CQU Bundaberg innovator Dr Robert Vanderburg has been awarded a national excellence honour for his pre-service teacher resilience program.
Imagine successfully completing every part of your degree, but never being able to graduate.
This is reality for nearly one in ten of Australia’s student teachers, who fail the government-mandated Literacy and Numeracy Test for Initial Teacher Education (LANTITE) at the end of their studies.
But award-winning CQUniversity Educational Psychologist Dr Vanderburg believes much of the fail rate comes down to students’ stress and lack of standardised testing experience, rather than their knowledge gaps.
And the Bundaberg lecturer has proved the theory with his innovative program to prepare CQUniversity Education students for LANTITE, achieving a 100 per cent certification rate since 2020.
The resilience-building approach has most recently seen Dr Vanderburg recognised with a 2021 Australian Award for University Teaching, announced in February 2022.
The annual awards recognise educators who contribute to systemic change in learning and teaching, and outcomes for students.
Nearly 3000 students who completed Dr Vanderburg’s online curriculum have gone on to pass the LANTITE before their three attempts were exhausted, putting CQUniversity in the top three for university results nationally.
Dr Vandenburg says he set out to reduce immense fear and anxiety around the LANTITE.
“If you fail the LANTITE three times, that’s it, you never get another chance to graduate and enter the teaching profession,” he said.
“So, students do need specific skills to manage that stress.
“Because students get three attempts, there had been an attitude of ‘see how you go’ without preparation on the first attempt – but that actually added to anxiety and self-doubt, and the main reason people fail twice is because of the stress of failing the first time.
“Preparing students to feel confident on the first attempt is vital.”
Dr Vanderburg had previously won teaching awards in the United States for his programs to teach content, ability and resilience to prepare for standardised testing.
He is passionate about equipping students from low-socioeconomic and minority backgrounds, who statistically do worse in tests like the LANTITE and NAPLAN.
“I knew how to do it in person, but I’ve got students in Gladstone, Bundaberg, Rockhampton, and online, so I needed to develop an online program – which became a three-part program for prepping CQUniversity students,” he said.
Dr Vanderburg also realised his Australian students had never taken standardised testing prior to the LANTITE, as they completed their primary schooling prior to the roll-out of NAPLAN (National Assessment Program – Literacy and Numeracy, taken by all Australian school students in years 3, 5, 7 and 9).
He said this lack of experience added to their fear.
“It will be another few years before we see Australian university students who have gone through their pre-tertiary education completing regular standardised testing, so supporting Education students to succeed with LANTITE remains a challenge – and one that impacts the whole education system,” he said.

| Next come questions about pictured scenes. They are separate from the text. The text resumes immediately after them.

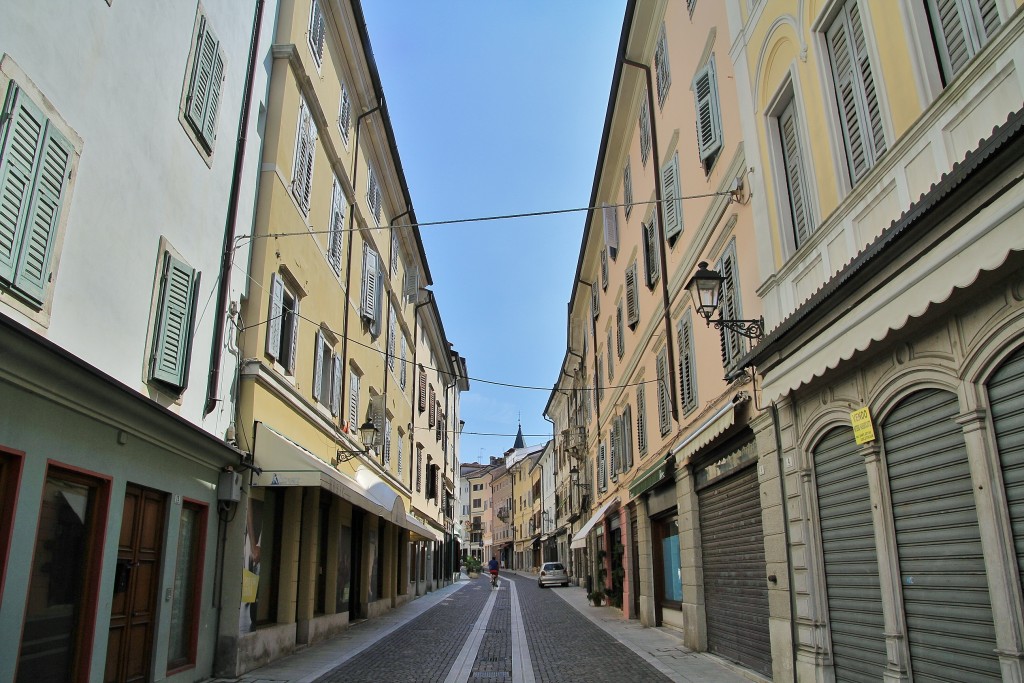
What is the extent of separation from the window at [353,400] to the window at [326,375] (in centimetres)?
103

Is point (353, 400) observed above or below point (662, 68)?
below

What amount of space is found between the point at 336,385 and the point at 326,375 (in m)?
0.58

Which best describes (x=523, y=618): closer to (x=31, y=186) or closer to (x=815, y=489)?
(x=815, y=489)

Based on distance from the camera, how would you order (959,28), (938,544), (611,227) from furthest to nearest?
(611,227), (938,544), (959,28)

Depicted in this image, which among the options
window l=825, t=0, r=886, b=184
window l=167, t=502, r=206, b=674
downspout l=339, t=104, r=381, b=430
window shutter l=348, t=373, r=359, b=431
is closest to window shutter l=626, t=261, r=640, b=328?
downspout l=339, t=104, r=381, b=430

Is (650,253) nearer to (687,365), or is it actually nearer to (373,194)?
(687,365)

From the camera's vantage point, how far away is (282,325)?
12.5 m

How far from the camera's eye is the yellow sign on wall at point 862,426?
21.7 ft

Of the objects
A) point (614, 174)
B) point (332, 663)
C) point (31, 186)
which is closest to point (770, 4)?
point (31, 186)

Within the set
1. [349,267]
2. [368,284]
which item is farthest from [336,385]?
[368,284]

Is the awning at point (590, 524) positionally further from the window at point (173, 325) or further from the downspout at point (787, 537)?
the window at point (173, 325)

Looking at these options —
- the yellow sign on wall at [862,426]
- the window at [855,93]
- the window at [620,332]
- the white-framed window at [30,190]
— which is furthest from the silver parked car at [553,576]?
the white-framed window at [30,190]

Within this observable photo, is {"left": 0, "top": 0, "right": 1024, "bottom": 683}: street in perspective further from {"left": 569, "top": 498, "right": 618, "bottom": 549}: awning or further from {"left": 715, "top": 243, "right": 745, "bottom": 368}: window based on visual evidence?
{"left": 569, "top": 498, "right": 618, "bottom": 549}: awning

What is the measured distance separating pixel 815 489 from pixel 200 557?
7691 millimetres
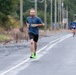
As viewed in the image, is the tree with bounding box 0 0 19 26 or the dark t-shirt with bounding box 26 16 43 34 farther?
the tree with bounding box 0 0 19 26

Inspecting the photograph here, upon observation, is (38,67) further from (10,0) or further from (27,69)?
(10,0)

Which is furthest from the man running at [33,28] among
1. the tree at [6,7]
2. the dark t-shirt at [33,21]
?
the tree at [6,7]

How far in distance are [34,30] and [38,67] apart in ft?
12.1

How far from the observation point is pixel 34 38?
1945 cm

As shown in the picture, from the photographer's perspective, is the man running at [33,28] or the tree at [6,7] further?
the tree at [6,7]

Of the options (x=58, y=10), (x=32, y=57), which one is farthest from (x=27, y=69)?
(x=58, y=10)

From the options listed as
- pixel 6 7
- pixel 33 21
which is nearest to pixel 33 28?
pixel 33 21

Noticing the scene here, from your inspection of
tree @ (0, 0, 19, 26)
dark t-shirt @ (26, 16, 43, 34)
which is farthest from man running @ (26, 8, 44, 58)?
tree @ (0, 0, 19, 26)

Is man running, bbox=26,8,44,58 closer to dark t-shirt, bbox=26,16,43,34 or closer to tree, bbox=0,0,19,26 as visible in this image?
dark t-shirt, bbox=26,16,43,34

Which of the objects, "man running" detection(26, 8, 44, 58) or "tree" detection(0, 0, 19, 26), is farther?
"tree" detection(0, 0, 19, 26)

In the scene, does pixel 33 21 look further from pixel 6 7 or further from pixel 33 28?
pixel 6 7

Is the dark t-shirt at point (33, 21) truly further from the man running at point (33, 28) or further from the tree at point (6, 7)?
the tree at point (6, 7)

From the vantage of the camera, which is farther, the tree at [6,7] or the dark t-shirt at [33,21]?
the tree at [6,7]

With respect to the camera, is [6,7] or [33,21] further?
[6,7]
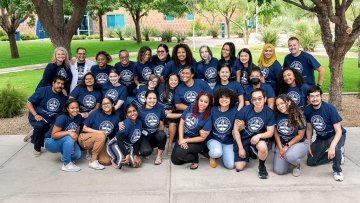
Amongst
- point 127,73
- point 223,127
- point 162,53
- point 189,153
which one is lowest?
point 189,153

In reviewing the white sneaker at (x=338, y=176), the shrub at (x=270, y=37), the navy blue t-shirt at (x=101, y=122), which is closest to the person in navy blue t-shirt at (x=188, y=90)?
the navy blue t-shirt at (x=101, y=122)

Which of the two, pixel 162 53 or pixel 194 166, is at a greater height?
pixel 162 53

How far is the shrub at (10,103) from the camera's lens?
28.6ft

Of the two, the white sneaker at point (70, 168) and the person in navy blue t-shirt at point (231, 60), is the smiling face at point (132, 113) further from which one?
the person in navy blue t-shirt at point (231, 60)

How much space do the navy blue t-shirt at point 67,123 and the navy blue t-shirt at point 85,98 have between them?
46 cm

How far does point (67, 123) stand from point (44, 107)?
0.65m

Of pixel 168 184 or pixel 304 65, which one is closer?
pixel 168 184

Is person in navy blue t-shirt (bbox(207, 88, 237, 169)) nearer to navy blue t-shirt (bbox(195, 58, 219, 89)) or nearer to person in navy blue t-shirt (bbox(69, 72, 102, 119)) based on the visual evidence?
navy blue t-shirt (bbox(195, 58, 219, 89))

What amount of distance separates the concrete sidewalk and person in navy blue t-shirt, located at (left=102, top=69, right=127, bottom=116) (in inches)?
38.4

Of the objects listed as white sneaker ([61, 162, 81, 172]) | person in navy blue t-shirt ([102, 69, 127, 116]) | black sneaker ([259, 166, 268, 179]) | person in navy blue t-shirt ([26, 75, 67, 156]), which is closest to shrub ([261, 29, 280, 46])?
person in navy blue t-shirt ([102, 69, 127, 116])

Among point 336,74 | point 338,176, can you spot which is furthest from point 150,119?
point 336,74

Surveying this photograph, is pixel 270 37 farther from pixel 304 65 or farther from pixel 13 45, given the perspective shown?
pixel 304 65

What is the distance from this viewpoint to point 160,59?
6988 mm

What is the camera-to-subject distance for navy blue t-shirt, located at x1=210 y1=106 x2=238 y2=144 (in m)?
5.41
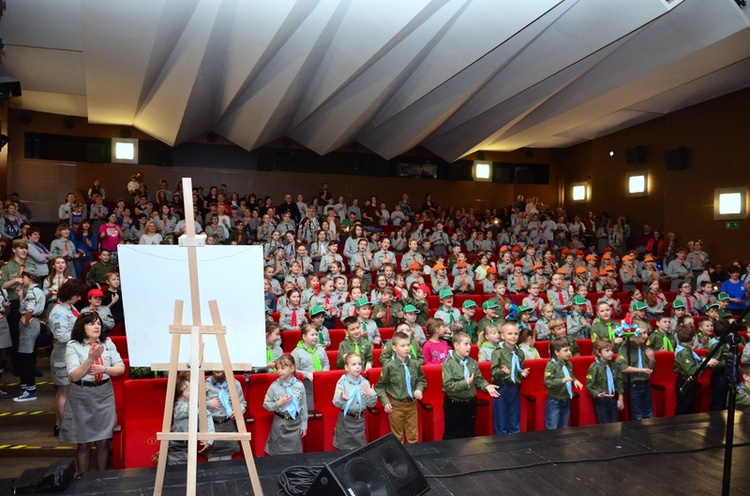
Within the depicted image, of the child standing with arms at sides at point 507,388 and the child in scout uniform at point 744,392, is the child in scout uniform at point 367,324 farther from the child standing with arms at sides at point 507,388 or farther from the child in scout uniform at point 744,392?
the child in scout uniform at point 744,392

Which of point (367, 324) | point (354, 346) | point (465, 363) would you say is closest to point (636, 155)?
point (367, 324)

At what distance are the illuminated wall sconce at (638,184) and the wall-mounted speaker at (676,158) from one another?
0.97 meters

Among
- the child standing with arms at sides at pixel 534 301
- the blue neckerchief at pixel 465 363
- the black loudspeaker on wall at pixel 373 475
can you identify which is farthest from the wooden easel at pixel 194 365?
the child standing with arms at sides at pixel 534 301

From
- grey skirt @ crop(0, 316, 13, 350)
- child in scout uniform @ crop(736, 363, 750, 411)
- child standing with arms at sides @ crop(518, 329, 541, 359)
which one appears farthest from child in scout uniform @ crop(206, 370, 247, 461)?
child in scout uniform @ crop(736, 363, 750, 411)

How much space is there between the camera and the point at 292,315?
6.48 metres

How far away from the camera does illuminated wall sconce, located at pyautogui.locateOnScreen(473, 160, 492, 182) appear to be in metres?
16.2

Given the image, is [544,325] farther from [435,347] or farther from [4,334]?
[4,334]

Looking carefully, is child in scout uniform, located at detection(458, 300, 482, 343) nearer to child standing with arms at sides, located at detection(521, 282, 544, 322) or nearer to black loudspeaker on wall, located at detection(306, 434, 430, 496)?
child standing with arms at sides, located at detection(521, 282, 544, 322)

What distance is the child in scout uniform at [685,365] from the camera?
548 cm

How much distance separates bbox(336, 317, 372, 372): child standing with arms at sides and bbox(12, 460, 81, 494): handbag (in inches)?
99.9

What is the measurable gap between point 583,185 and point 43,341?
1377cm

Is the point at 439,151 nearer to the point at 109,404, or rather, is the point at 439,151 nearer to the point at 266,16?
Answer: the point at 266,16

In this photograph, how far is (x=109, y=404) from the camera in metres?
3.99

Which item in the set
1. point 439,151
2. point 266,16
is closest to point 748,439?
point 266,16
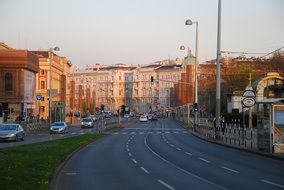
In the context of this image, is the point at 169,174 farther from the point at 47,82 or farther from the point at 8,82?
the point at 47,82

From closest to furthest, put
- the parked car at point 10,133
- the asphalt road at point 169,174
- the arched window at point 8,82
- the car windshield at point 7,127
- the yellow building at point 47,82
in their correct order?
the asphalt road at point 169,174, the parked car at point 10,133, the car windshield at point 7,127, the arched window at point 8,82, the yellow building at point 47,82

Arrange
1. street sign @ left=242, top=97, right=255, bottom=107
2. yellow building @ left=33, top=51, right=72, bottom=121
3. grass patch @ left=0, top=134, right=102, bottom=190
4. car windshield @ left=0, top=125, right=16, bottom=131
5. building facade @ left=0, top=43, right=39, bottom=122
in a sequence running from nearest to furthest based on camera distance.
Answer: grass patch @ left=0, top=134, right=102, bottom=190 → street sign @ left=242, top=97, right=255, bottom=107 → car windshield @ left=0, top=125, right=16, bottom=131 → building facade @ left=0, top=43, right=39, bottom=122 → yellow building @ left=33, top=51, right=72, bottom=121

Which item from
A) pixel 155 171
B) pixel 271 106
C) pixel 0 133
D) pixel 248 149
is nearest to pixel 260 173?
pixel 155 171

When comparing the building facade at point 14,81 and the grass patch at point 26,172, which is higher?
the building facade at point 14,81

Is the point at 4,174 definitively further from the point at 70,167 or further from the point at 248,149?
the point at 248,149

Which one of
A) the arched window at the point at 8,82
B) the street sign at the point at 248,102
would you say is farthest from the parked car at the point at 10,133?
the arched window at the point at 8,82

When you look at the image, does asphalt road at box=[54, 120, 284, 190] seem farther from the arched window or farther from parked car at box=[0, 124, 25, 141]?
the arched window

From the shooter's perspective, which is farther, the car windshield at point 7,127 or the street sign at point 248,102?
Answer: the car windshield at point 7,127

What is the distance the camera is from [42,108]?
127812 mm

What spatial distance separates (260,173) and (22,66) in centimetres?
7833

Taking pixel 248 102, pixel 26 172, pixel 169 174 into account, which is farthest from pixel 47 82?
pixel 26 172

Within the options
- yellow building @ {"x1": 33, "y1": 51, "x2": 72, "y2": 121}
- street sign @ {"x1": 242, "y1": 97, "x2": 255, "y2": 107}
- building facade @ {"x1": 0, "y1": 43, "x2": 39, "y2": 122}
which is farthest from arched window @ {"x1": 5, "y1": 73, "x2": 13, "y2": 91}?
street sign @ {"x1": 242, "y1": 97, "x2": 255, "y2": 107}

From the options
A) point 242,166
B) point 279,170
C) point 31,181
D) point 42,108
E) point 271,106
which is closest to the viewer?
point 31,181

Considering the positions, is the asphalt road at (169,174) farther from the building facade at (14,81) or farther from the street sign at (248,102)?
the building facade at (14,81)
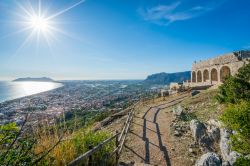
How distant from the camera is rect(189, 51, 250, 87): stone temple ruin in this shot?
25.8 meters

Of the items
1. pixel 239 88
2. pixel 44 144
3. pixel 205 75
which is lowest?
pixel 44 144

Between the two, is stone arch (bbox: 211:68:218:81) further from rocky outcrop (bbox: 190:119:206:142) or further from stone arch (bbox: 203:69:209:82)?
rocky outcrop (bbox: 190:119:206:142)

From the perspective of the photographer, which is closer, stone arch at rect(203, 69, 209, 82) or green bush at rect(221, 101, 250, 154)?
green bush at rect(221, 101, 250, 154)

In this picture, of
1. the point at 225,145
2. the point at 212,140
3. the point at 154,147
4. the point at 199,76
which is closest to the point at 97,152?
the point at 154,147

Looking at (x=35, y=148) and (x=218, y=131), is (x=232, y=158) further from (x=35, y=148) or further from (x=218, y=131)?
(x=35, y=148)

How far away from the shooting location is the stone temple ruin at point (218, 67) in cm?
2582

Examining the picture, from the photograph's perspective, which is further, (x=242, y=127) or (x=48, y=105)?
(x=48, y=105)

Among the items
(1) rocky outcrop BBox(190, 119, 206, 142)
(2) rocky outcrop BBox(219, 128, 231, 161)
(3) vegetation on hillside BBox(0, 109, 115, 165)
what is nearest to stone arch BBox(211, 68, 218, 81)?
(1) rocky outcrop BBox(190, 119, 206, 142)

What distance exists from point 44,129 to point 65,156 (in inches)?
34.6

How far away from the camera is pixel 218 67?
31.3 metres

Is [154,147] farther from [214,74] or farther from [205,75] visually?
[205,75]

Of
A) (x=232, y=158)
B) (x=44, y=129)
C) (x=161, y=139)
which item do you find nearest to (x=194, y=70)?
(x=161, y=139)

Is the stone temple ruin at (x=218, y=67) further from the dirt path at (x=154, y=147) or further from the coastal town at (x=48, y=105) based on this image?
the coastal town at (x=48, y=105)

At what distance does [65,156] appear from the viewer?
15.7ft
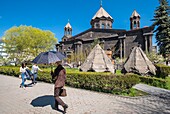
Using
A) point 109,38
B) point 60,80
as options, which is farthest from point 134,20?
point 60,80

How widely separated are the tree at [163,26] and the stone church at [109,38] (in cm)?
370

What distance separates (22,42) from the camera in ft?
109

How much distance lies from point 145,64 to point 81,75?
270 inches

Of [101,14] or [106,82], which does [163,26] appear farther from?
[106,82]

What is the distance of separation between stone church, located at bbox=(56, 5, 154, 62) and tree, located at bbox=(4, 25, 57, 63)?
14.1 m

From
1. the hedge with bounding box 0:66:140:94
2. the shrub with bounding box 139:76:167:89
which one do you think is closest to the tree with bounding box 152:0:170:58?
the shrub with bounding box 139:76:167:89

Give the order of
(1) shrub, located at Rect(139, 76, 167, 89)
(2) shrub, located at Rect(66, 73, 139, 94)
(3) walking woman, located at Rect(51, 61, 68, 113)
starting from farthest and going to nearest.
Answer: (1) shrub, located at Rect(139, 76, 167, 89) → (2) shrub, located at Rect(66, 73, 139, 94) → (3) walking woman, located at Rect(51, 61, 68, 113)

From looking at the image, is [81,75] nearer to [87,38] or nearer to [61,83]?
[61,83]

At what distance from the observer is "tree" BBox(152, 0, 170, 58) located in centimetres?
2995

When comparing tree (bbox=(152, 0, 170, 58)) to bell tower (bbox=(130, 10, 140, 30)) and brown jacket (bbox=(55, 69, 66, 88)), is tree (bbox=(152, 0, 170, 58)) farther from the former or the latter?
brown jacket (bbox=(55, 69, 66, 88))

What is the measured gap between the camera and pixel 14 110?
6.07 metres

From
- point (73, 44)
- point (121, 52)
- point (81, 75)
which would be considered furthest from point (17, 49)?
point (81, 75)

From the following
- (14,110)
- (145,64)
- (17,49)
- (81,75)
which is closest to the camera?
(14,110)

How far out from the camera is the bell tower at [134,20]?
40.1 meters
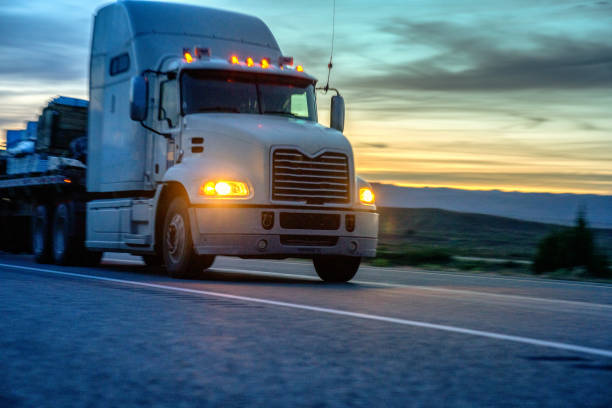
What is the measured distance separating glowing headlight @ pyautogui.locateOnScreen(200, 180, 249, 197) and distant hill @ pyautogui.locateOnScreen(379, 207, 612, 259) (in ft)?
76.8

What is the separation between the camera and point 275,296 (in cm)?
1015

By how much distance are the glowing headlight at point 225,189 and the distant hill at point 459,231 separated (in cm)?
2342

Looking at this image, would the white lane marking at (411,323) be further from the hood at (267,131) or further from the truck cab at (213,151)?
the hood at (267,131)

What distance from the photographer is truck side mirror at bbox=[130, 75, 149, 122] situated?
13.8 meters

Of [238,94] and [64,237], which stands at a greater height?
[238,94]

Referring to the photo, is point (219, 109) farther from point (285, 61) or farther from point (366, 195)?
point (366, 195)

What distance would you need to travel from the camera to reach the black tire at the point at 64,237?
17219 mm

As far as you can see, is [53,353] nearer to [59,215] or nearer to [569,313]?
[569,313]

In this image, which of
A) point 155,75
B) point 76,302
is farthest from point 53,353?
point 155,75

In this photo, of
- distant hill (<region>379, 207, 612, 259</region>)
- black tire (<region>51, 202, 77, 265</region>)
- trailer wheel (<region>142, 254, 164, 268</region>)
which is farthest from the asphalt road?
distant hill (<region>379, 207, 612, 259</region>)

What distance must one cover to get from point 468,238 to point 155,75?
31838 millimetres

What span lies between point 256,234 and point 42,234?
293 inches

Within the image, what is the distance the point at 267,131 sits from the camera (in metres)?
13.1

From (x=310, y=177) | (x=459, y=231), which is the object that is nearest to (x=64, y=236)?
(x=310, y=177)
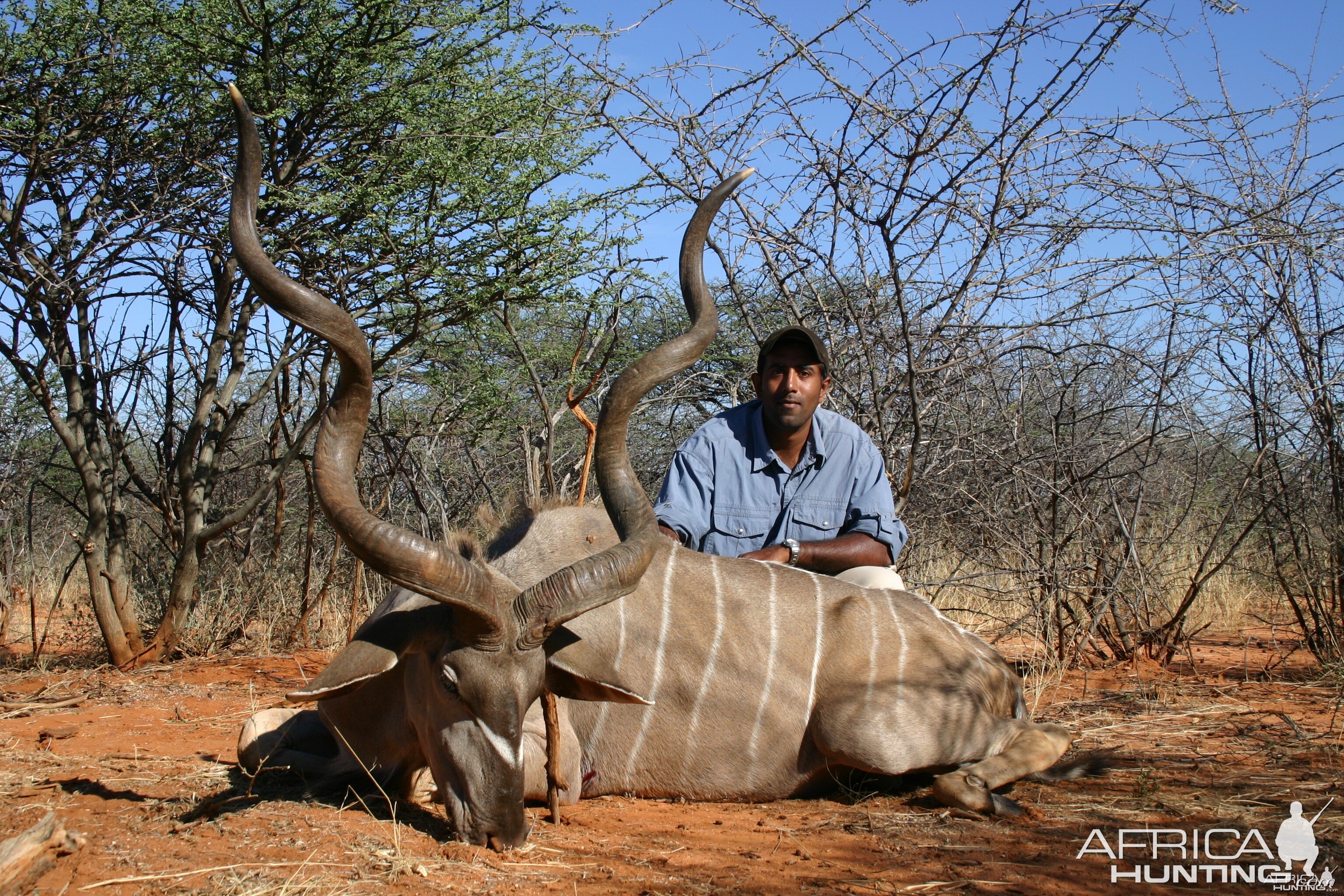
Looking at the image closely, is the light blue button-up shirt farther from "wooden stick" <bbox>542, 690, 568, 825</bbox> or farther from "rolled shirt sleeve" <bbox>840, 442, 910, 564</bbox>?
"wooden stick" <bbox>542, 690, 568, 825</bbox>

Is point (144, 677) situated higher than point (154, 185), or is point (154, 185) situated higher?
point (154, 185)

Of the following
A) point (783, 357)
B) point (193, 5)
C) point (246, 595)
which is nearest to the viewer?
point (783, 357)

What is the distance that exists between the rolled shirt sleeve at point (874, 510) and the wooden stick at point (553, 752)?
1678 mm

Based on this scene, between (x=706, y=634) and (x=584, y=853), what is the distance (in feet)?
3.15

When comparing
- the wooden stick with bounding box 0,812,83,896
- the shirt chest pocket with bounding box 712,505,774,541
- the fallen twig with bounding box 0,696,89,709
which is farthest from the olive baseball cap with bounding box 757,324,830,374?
the fallen twig with bounding box 0,696,89,709

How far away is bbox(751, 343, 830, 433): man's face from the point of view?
4219 mm

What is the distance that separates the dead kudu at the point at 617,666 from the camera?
2598 mm

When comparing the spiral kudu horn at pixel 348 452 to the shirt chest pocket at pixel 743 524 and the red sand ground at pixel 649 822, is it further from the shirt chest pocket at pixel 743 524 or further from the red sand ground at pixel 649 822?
the shirt chest pocket at pixel 743 524

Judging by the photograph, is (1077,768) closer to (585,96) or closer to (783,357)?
(783,357)

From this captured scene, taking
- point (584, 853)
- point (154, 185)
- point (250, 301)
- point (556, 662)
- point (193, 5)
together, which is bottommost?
point (584, 853)

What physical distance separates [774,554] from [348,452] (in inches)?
74.1

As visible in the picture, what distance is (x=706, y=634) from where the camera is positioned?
340 centimetres

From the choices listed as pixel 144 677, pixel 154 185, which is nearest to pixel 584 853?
pixel 144 677

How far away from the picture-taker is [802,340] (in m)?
4.27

Dr Vanderburg has also researched how primary schools could develop student resilience around NAPLAN testing.
“You hear a lot of negativity about the impacts of NAPLAN, and the discomfort it creates for students – but schools and teachers can use that experience to help students face fears, grow and track their abilities, learn from their failures, and develop the mindset they take to their next test,” he explained.
Dr Vanderburg’s study was recently published in the Australian Journal of Teacher Education.
Last year, national LANTITE results showed the fail rate for literacy was at 8.3 per cent (1716 candidates) and 9.3 per cent (1925 candidates) for numeracy.
The fail rate has almost doubled since the benchmark was set in 2016.